**YOUR TASK**
Transcribe exactly the span of lines that begins the records and ends with the line holding "genus: Odocoileus", both boundary lines included.
[INPUT FOR THIS TASK]
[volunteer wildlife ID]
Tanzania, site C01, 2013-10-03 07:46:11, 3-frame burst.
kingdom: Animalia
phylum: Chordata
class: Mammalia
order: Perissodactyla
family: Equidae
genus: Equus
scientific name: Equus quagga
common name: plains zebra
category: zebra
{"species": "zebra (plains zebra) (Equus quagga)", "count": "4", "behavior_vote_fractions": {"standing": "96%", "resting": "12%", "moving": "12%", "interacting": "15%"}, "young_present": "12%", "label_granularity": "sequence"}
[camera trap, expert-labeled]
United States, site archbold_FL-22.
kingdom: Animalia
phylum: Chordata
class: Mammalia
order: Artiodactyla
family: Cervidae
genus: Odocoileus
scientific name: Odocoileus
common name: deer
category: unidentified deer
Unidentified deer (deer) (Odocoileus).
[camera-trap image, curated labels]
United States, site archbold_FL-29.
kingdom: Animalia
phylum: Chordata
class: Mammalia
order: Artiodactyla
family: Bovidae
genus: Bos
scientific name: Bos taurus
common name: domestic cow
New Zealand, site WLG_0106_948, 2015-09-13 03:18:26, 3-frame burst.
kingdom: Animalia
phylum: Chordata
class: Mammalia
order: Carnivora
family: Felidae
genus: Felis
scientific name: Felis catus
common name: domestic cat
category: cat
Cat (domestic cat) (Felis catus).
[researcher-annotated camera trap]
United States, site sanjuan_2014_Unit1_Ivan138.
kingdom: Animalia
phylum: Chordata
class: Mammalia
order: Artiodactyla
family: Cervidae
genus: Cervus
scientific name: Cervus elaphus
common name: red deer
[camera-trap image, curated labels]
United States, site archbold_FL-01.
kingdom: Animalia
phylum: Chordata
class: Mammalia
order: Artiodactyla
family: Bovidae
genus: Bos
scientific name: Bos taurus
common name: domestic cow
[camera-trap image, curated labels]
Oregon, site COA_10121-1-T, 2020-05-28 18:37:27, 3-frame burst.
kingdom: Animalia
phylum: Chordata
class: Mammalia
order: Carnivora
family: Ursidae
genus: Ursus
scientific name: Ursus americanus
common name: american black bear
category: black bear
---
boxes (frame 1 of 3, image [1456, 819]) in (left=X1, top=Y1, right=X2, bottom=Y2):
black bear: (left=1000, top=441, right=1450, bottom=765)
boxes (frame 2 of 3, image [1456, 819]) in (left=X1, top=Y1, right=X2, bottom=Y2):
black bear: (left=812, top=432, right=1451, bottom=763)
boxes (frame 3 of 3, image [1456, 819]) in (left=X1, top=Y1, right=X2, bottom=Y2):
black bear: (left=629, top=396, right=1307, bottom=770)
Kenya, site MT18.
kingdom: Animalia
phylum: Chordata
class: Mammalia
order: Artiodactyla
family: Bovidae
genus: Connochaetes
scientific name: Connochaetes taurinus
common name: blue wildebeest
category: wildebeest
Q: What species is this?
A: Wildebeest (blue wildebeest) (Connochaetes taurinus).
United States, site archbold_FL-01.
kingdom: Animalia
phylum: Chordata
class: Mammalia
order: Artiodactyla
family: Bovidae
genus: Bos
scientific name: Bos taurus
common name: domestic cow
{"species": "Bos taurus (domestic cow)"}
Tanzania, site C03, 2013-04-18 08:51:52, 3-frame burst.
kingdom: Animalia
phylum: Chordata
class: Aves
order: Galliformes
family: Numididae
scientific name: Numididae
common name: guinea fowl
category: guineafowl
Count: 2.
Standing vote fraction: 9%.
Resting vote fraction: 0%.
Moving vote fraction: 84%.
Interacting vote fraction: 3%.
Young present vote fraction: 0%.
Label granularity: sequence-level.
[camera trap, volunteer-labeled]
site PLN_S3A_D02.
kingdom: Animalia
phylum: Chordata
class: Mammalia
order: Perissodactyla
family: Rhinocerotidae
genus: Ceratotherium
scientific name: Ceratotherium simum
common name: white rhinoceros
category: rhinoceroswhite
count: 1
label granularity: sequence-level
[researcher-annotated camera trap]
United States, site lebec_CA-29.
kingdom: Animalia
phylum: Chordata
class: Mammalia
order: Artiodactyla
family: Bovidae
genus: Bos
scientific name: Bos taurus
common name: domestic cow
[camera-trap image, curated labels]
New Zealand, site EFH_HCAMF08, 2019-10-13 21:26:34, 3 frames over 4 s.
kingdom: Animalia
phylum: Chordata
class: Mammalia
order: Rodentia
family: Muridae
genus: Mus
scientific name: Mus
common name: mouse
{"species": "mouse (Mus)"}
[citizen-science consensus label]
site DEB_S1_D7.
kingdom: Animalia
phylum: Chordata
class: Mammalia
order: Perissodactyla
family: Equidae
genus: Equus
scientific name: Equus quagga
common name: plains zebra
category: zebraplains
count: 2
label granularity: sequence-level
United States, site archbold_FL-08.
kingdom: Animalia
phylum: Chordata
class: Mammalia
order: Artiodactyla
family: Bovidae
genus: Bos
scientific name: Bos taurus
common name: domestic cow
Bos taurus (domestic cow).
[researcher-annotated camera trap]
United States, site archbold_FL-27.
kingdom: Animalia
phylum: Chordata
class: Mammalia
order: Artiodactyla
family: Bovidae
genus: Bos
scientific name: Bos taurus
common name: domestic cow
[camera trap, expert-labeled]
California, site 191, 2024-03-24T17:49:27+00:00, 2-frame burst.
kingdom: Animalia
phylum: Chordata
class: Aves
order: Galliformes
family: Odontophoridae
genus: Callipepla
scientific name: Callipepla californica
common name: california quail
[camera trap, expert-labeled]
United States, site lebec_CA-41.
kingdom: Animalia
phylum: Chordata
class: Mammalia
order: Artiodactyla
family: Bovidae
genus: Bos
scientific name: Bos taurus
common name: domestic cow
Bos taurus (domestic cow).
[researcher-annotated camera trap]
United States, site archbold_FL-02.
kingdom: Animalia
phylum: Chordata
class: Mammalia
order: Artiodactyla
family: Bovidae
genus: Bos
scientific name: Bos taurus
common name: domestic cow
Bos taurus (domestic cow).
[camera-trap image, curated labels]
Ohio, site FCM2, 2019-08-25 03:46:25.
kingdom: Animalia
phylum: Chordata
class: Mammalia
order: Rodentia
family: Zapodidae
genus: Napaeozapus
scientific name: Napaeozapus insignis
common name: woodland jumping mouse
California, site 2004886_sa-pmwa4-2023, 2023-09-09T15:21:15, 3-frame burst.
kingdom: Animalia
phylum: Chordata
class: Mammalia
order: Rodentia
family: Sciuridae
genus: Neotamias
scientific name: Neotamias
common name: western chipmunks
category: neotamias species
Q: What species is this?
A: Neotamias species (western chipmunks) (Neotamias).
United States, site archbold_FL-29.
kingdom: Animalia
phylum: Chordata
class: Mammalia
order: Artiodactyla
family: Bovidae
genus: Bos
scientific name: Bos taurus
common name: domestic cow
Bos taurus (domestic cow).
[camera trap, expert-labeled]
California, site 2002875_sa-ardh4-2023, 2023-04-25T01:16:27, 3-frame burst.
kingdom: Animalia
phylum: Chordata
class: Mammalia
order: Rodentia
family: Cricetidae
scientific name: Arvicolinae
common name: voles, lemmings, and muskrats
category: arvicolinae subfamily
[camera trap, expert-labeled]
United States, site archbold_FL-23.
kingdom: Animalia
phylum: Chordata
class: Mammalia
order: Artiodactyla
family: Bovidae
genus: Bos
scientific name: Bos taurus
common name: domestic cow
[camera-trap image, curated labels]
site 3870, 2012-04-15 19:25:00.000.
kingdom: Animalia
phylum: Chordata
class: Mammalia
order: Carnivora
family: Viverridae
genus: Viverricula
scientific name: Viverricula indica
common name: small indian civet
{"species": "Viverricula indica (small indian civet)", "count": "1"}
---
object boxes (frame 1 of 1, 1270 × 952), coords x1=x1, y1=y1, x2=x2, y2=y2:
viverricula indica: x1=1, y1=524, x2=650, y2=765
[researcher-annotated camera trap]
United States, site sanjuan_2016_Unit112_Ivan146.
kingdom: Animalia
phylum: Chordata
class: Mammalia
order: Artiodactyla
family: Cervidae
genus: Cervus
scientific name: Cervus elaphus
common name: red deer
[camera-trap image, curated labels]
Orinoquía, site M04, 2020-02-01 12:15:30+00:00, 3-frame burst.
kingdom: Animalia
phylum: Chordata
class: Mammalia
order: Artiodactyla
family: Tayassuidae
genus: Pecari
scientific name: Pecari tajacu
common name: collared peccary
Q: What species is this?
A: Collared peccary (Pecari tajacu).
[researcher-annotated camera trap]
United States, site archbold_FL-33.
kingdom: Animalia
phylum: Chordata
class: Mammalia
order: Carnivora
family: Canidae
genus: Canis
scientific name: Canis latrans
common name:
[/INPUT FOR THIS TASK]
**SOLVED EXERCISE**
[volunteer wildlife ID]
Tanzania, site C01, 2013-10-03 07:46:11, 3-frame burst.
kingdom: Animalia
phylum: Chordata
class: Mammalia
order: Perissodactyla
family: Equidae
genus: Equus
scientific name: Equus quagga
common name: plains zebra
category: zebra
{"species": "zebra (plains zebra) (Equus quagga)", "count": "4", "behavior_vote_fractions": {"standing": "96%", "resting": "12%", "moving": "12%", "interacting": "15%"}, "young_present": "12%", "label_granularity": "sequence"}
[camera trap, expert-labeled]
United States, site archbold_FL-22.
kingdom: Animalia
phylum: Chordata
class: Mammalia
order: Artiodactyla
family: Cervidae
genus: Odocoileus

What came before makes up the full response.